Kurtlan noted that the retention rate for BAGLY’s programs is 85-90%, which is remarkable for any youth programming in which attendance is completely optional. He said, 

“That’s what happens when you lead with mutual respect. You lift up who they already are. And I think that's an area where BAGLY excels. We are not trying to tell young people how to be, what to think, what to do. We are here to tell them that we care about them. We want them to be happy and healthy, and we want to hear about all they want to do, and in any ways that we can support them.”
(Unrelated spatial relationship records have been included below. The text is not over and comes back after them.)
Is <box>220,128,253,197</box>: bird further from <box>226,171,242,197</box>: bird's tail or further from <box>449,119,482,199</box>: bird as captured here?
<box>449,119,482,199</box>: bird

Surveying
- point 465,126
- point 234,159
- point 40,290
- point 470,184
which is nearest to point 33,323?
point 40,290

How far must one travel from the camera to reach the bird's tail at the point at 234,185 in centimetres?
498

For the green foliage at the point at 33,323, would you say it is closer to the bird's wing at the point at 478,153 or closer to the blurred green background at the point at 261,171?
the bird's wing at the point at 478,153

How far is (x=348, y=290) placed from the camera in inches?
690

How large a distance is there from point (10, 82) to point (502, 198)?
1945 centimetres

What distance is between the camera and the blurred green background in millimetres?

BAGLY’s youth leadership and advocacy program is a year-long training that creates the foundation and teaches the basics of leadership. For those who are interested, the completion of the program could lead to paid opportunities to go out to the community and speak publicly, meet with legislators, or advocate on behalf of proposed policies. 

“We send speakers to schools, boardrooms, other organizations, the State House—it really runs the gamut, though the topics have changed. In the early ‘80s, BAGLY was one of the only trusted sources for information about the HIV and AIDS epidemic. Thankfully, that's one of the areas we've seen enormous progress. So today, we're talking more about the encroachment on our civil liberties, attempts to ban books in Massachusetts, attempts of school committees to ban Pride flags, attempts to stifle the creativity and self-expression of young people regardless of their identity or orientation. Because, yes, while we might be fighting for ourselves and our own community, we realize that we're all in this together.” –Kurtlan Massarsky

Some youth who participated in BAGLY programs have gone on to dedicate their careers to fighting for equality, like Daunasia Yancey who in 2014 founded the Boston Black Lives Matter chapter and now works in Boston City Hall as Deputy Director for the Mayor’s Office of LGBTQ+ Advancement, and her colleague Candace Nguyen, who is a Community Relations Specialist.